Una riflessione sulla caduta del Muro.

 

In questi giorni si celebra il ventennale della caduta del Muro di Berlino. Un anno straordinario, che mi ha lasciato il ricordo emozionante del grande Mstislav Leopol’dovič Rostropovič che suonava il violoncello addossato alle rovine, di tanti uomini e donne che festosamente danzavano e cantavano alla fine di un’epoca di divisioni. Ma mi torna anche il ricordo amaro della rivoluzione rumena, che versò fiumi di sangue nel Natale del 1989, e di Piazza Tien A Men in Cina, troppo in fretta dimenticata – in nome dell’economia e della politica – da tutti gli Stati del mondo. Mi sono tornati in mano questi versi che scrissi nel 1986, quando tutti pensavano – e ci credevano realmente – all’eternità del Muro, totem immobile a cui furono immolate tante vittime dell’idiozia umana.

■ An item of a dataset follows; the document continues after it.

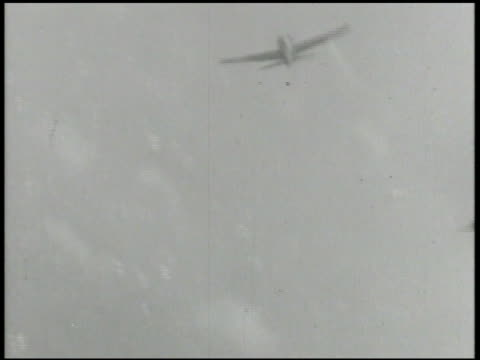 stockvideo's en b-roll-footage met chasing shooting down imperial japanese fighter aircrafts xws three mitsubishi a6m zero fighter planes flying descending world war ii wwii pacific... - 1942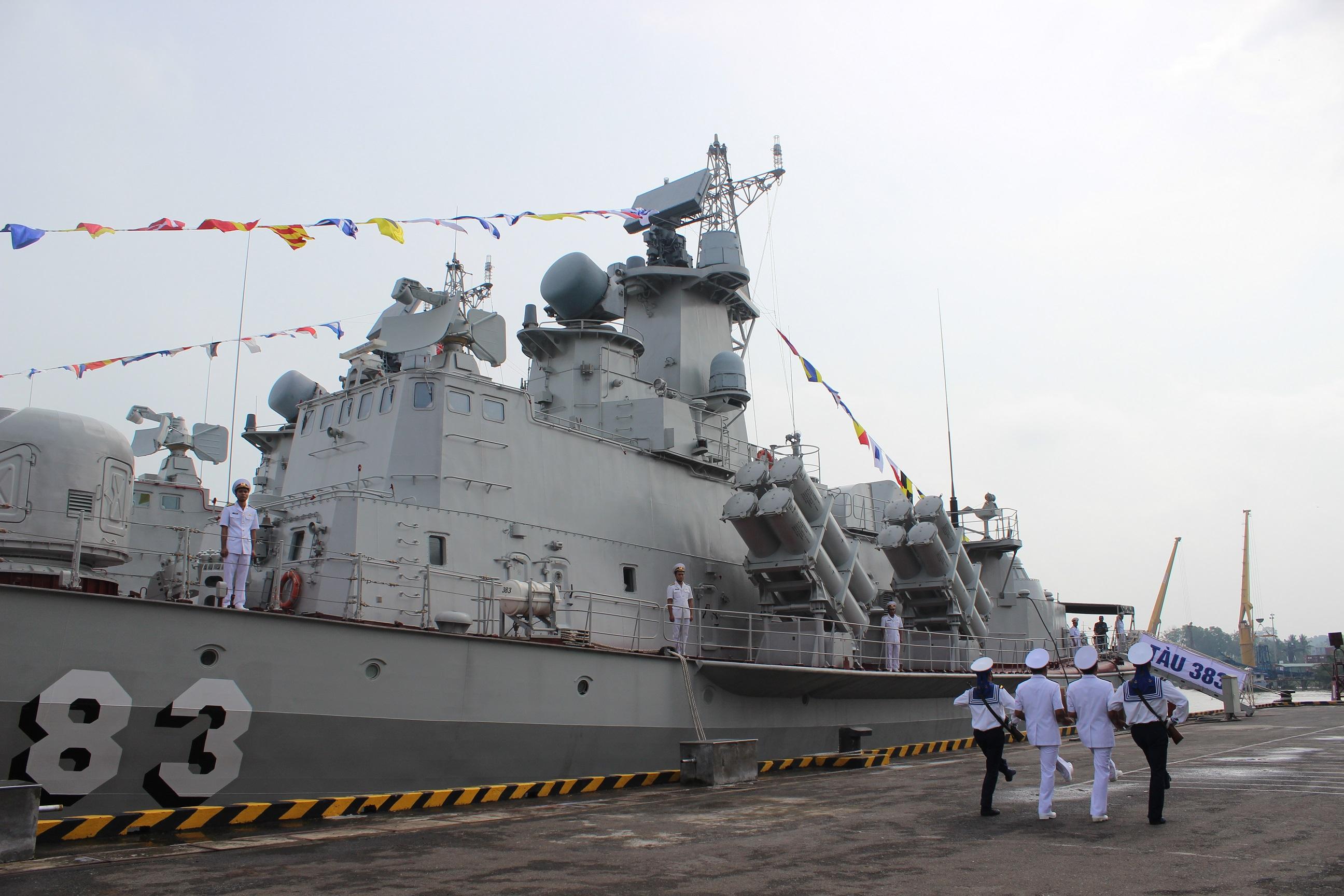 """Церемония подъема Военно-морского флага Вьетнама на новом большом ракетном катере """"383"""" проекта 12418 . Нёнчать (Вьетнам), 09.10.2017."""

In quegli anni, il Muro veniva superato, abbattuto, dagli Intellettuali di tutta la Terra, che riuscivano comunque a far dialogare le due parte del mondo diviso: erano gli anni formidabili in cui organizzavo mostre di Arte Postale dove esponevo opere di Artisti dell’Est europeo che riuscivano – nei modi più impensabili – a superare la cortina di ferro prendendosi gioco dei potenti.  Oggi ben poco è rimasto di quell’epoca, se ancora oggi all’interno delle Democrazie occidentali si continua a parlare di censura alla satira politica, di controllo dell’informazione, di giustizia iniqua. Nuovi muri in cui è difficile fare breccia, se non alzando la voce e ricevendo querele.

L’eternità del Muro

Assorbiva radiazioni e pioggia,

graffiato, senza radici lungo i fiumi,

come un laccio a chiudere il sanguinare del mondo.

Conosceva l’uomo e il mutare delle stagioni,

lavorato dall’erosione e dal gelo.

Ricordava l’Ecce Homo. Stava lì inutile,

come un moribondo in croce;

chiedendosi se l’eternità è un dono agli dei

o una presenza del Dio per chi servì le sue creature.